This is a lovely recipe that can be easily thrown together from ingredients that can be kept in the 'fridge or the cupboard for a good while. I am wholly won over to the oven-method for risotti; I love the therapeutic stirring of a trad risotto but more and more often, especially on a week-night, there are more pressing tasks to attend to than standing over a steamy pot for half an hour. My mascara is grateful, let me tell you!.
'Oven risotto' is very straightforward, and ideal if you have guests too, as the bulk of the work can be gotten out of the way, a dish bunged in the oven and a good time had by everyone (rather than by everyone else, while the cook stirs, cursing, in the kitchen). This risotto alla carbonara feels rather indulgent with its creamy texture and is almost a one-pot meal, though of course you do need hot stock, so if you're using homemade you'll need to heat that in a pan too, soz. I've moved away over recently from my previously much-admired Touch of Taste bouillon liquid to another Knorr product, the oh-so-convenient Stock Pots; these are now my storecupboard emergency stock replacement of choice.

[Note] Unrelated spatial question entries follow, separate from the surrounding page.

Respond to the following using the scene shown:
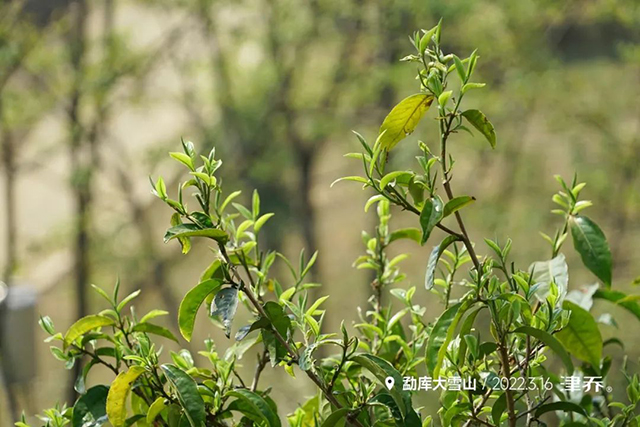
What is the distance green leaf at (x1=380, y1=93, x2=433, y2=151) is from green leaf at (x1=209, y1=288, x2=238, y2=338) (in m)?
0.15

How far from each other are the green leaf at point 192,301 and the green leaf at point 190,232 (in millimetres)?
39

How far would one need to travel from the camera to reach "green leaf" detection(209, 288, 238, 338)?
0.54 meters

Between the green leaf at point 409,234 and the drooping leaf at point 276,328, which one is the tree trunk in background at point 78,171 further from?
the drooping leaf at point 276,328

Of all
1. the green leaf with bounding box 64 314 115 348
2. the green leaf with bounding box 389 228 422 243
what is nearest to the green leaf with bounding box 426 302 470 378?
the green leaf with bounding box 389 228 422 243

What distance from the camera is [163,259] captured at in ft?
14.3

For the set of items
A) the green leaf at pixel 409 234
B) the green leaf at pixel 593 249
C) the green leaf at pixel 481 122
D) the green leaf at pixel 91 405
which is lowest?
the green leaf at pixel 91 405

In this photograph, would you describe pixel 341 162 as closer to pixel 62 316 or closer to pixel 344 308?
pixel 344 308

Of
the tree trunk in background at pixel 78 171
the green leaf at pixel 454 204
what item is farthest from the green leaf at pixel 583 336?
the tree trunk in background at pixel 78 171

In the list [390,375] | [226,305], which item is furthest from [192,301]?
[390,375]

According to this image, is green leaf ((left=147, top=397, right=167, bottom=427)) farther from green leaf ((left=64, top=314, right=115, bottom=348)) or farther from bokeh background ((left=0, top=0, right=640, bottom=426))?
bokeh background ((left=0, top=0, right=640, bottom=426))

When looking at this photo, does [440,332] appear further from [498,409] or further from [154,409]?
[154,409]

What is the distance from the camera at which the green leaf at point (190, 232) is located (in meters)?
0.53

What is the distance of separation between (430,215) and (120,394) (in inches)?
9.9

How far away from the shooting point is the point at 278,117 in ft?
13.8
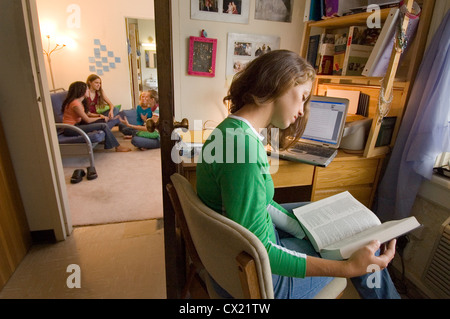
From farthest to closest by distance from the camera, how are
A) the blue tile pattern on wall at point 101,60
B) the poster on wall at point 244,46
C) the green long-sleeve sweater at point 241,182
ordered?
1. the blue tile pattern on wall at point 101,60
2. the poster on wall at point 244,46
3. the green long-sleeve sweater at point 241,182

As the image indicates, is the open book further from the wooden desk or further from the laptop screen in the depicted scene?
the laptop screen

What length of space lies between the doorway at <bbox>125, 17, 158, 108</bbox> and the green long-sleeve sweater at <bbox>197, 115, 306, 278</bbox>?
15.5ft

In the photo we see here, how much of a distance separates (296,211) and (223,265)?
1.80 feet

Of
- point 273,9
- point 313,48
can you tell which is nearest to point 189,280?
point 313,48

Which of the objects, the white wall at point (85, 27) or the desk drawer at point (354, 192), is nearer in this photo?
the desk drawer at point (354, 192)

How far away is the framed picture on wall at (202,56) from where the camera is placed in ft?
5.85

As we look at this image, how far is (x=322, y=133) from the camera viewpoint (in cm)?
154

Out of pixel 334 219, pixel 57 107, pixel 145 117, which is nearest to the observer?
pixel 334 219

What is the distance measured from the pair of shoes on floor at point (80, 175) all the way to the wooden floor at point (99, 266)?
97cm

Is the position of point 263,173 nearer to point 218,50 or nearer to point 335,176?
point 335,176

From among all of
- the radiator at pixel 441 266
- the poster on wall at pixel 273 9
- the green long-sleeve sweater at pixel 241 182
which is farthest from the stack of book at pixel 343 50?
the green long-sleeve sweater at pixel 241 182

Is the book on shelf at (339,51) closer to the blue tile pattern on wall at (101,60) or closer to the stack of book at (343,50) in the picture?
the stack of book at (343,50)

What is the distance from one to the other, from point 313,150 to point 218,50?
98cm

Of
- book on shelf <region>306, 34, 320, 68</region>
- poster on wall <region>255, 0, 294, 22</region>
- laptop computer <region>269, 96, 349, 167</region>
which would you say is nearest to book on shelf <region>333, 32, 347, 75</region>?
book on shelf <region>306, 34, 320, 68</region>
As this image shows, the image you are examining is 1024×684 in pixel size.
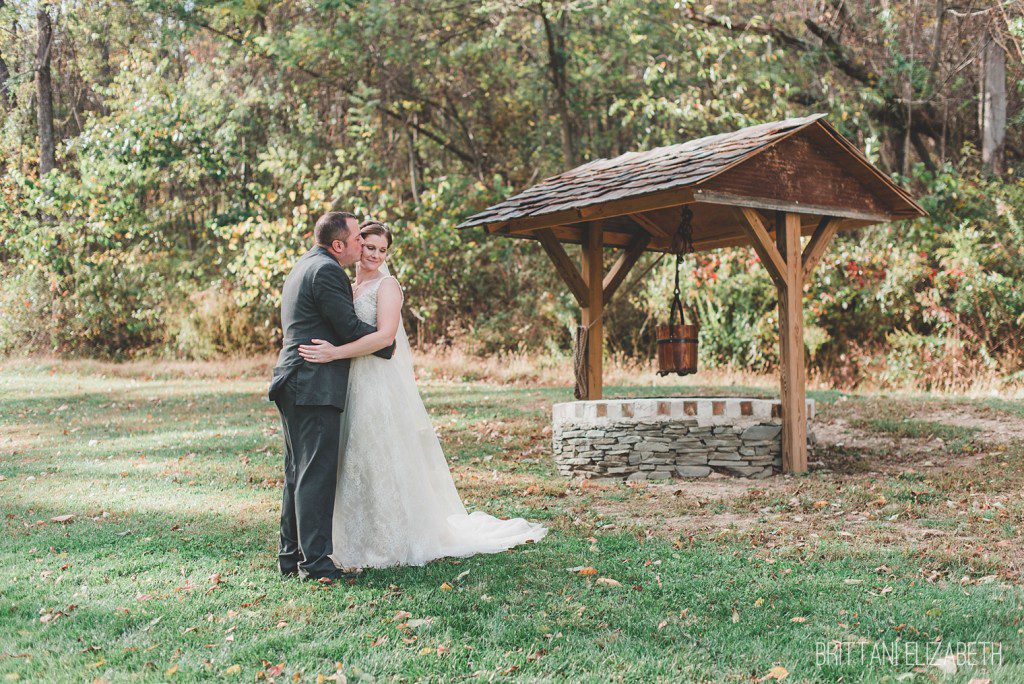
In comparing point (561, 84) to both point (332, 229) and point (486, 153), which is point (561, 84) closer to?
point (486, 153)

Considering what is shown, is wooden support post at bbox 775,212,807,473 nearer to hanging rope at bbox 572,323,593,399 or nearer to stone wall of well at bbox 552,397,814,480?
stone wall of well at bbox 552,397,814,480

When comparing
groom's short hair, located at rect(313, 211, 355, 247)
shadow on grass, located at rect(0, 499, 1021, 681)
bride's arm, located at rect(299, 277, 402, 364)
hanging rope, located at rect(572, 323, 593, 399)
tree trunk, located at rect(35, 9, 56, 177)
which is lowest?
shadow on grass, located at rect(0, 499, 1021, 681)

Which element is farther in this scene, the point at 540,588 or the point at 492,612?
the point at 540,588

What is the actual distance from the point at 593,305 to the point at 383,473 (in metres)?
4.65

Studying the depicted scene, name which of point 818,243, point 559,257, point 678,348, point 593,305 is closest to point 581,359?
point 593,305

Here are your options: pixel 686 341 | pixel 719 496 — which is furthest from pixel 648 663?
pixel 686 341

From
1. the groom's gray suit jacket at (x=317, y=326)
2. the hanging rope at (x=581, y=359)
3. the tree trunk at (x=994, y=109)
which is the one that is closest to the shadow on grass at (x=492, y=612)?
the groom's gray suit jacket at (x=317, y=326)

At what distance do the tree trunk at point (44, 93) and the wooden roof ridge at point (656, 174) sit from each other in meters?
17.0

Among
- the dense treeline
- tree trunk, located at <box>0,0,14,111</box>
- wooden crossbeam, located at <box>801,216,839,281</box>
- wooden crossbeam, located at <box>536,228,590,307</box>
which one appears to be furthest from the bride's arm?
tree trunk, located at <box>0,0,14,111</box>

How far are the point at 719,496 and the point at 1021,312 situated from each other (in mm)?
10141

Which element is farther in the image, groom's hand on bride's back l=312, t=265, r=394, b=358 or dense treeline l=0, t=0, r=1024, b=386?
dense treeline l=0, t=0, r=1024, b=386

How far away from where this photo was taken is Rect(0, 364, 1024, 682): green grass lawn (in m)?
3.63

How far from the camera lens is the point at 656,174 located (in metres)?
7.71

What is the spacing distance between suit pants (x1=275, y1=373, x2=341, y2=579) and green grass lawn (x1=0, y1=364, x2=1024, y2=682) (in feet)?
0.58
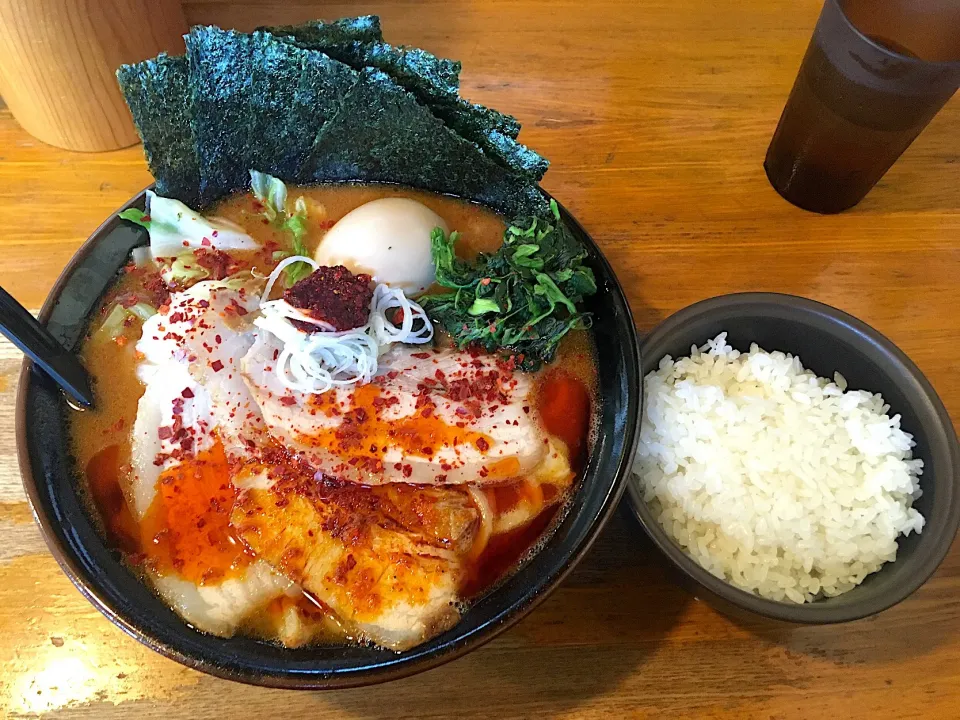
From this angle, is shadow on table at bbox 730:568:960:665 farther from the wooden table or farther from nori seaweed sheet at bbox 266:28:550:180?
nori seaweed sheet at bbox 266:28:550:180

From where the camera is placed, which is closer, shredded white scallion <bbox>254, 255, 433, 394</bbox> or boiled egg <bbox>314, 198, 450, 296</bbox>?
shredded white scallion <bbox>254, 255, 433, 394</bbox>

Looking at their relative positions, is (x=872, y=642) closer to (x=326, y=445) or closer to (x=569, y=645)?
(x=569, y=645)

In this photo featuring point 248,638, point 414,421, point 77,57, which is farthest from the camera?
point 77,57

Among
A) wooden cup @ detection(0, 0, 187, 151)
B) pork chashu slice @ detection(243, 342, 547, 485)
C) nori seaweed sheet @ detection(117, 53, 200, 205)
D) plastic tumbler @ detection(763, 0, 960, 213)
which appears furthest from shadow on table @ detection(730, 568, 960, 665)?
wooden cup @ detection(0, 0, 187, 151)

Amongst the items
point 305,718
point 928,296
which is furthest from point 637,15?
point 305,718

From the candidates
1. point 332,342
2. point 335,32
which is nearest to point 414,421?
point 332,342

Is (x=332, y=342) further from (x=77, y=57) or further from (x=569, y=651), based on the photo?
(x=77, y=57)
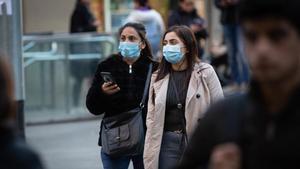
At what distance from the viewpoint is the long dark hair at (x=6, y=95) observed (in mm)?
3275

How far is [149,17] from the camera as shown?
13.7 meters

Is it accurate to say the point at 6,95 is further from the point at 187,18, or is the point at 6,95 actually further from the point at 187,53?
the point at 187,18

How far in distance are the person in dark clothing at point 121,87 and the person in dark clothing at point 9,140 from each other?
3.78 m

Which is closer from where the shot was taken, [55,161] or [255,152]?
[255,152]

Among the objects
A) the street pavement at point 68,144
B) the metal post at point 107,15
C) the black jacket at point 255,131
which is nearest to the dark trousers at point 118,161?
the street pavement at point 68,144

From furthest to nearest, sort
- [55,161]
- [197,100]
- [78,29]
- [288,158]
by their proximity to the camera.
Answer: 1. [78,29]
2. [55,161]
3. [197,100]
4. [288,158]

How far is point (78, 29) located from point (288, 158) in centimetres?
1260

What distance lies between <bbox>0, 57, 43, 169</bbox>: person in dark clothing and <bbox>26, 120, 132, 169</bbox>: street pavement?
6.43 meters

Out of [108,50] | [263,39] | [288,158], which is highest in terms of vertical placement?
[263,39]

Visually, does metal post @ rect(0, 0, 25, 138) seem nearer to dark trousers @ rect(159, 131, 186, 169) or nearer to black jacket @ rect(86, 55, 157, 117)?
black jacket @ rect(86, 55, 157, 117)

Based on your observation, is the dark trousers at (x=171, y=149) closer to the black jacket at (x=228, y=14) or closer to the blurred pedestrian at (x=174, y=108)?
the blurred pedestrian at (x=174, y=108)

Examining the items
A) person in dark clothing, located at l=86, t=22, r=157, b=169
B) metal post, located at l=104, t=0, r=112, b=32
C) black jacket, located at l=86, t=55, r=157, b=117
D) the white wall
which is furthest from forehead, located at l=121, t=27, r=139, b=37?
metal post, located at l=104, t=0, r=112, b=32

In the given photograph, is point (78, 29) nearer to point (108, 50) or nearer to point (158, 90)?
point (108, 50)

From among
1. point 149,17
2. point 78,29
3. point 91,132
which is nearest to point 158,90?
point 91,132
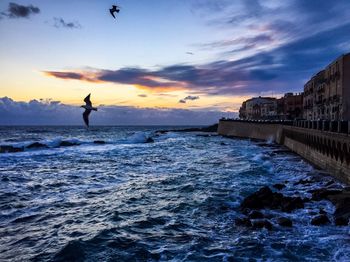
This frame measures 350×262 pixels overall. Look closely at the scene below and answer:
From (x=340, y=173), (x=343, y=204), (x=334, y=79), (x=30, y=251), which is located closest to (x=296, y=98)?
(x=334, y=79)

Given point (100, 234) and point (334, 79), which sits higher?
point (334, 79)

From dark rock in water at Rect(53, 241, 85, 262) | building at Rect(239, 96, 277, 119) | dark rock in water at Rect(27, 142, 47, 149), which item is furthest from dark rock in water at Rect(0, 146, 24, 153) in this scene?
building at Rect(239, 96, 277, 119)

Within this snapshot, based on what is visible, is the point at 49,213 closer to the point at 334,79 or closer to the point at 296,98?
the point at 334,79

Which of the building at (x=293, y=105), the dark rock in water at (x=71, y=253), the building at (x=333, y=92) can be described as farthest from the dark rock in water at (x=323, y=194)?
the building at (x=293, y=105)

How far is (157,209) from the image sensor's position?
16.9m

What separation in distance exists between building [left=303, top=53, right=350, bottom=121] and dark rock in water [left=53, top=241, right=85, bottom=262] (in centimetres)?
4568

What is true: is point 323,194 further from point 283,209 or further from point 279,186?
point 279,186

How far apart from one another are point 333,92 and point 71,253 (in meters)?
54.9

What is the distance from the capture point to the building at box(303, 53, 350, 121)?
50.9 m

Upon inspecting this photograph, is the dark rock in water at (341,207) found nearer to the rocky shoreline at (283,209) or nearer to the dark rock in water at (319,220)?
the rocky shoreline at (283,209)

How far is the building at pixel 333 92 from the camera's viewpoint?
167ft

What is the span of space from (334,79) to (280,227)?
48863 millimetres

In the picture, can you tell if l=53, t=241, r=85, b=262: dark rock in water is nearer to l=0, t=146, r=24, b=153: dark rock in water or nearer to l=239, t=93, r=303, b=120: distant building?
l=0, t=146, r=24, b=153: dark rock in water

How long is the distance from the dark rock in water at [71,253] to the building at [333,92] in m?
45.7
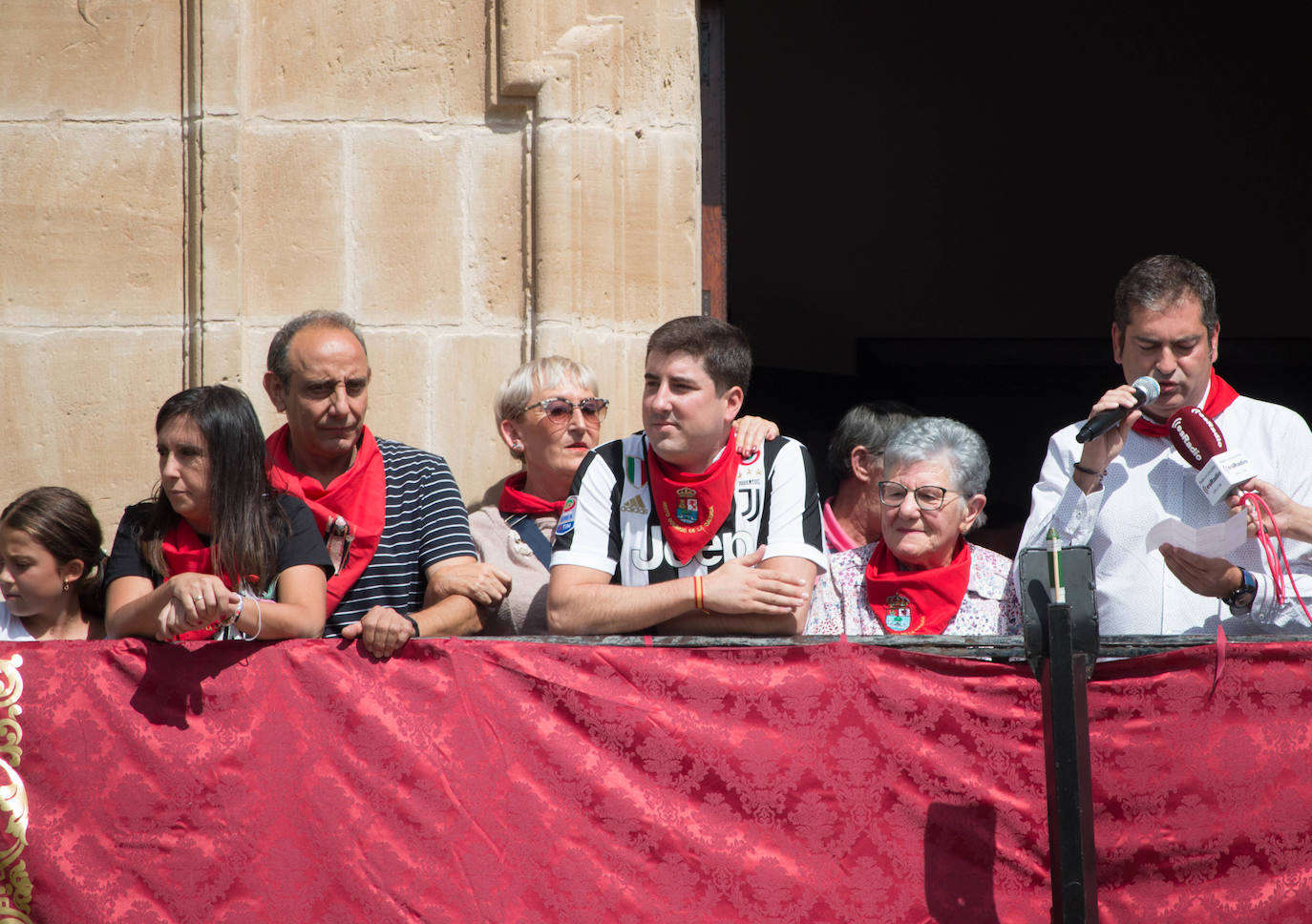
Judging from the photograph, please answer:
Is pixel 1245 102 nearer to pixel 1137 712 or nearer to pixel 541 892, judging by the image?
pixel 1137 712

The Black Forest Ham is not, I know, at all authentically Italian, but it eliminates the need to fry pancetta (thus saving on washing up) and gives a wonderfully rounded, smoky flavour Anyway, I tried it once because we had a pack in the 'fridge that needed using up and the rest is, as they don't say but should, merely a matter of geography. As for the cheese rinds, I find that they are a wonderful addition to this kind of risotto. They impart a delicious, deep flavour to the risotto and are very popular with my children, who both love the savoury chewiness of the cooked-down rinds. To this end, whenever I finish a chunk of Parm., I scrub the rind well under hot water, then transfer it to a bag in the top of the freezer set aside for cheese rinds. Just fish out one or two and add them to risotti when you add the stock. They can also be useful in certain soups, but do remember to remove the rind(s) before using the stick-blender. I write from scalded experience...
Risotto alla Carbonara
30g unsalted butter
1 onion, finely chopped
1 stick celery, finely chopped
1 or 2 cloves of garlic, peeled and finely chopped (optional)
300g risotto rice
100ml dry vermouth (or white wine)
200g pack Black Forest Ham, chopped
2 Parmesan cheese rinds, if available (and see above)
1 litre hot stock.
3 eggs, beaten with 100ml double cream and 50g freshly grated Parmesan,
Melt the butter in a large ovenproof casserole and soften the onion and celery. I sometimes add a little chopped garlic at this point, sometimes not. As with so much, food is all about how you feel! When the onion and celery are very soft, tip in the rice and stir to coat in the buttery pan juices. Pour in the vermouth, stir in the chopped ham and pour in the hot stock. Stick the pot in the oven and cook, uncovered, for 30 minutes at 180°. Remove the pan from the oven and vigorously stir in the egg mixture. Cover the pan with a lid and leave for five minutres while you pour a(nother?) drink and finish setting the table or whatever. With risotto, I like a salad and a glass of wine, both crisp, nothing more.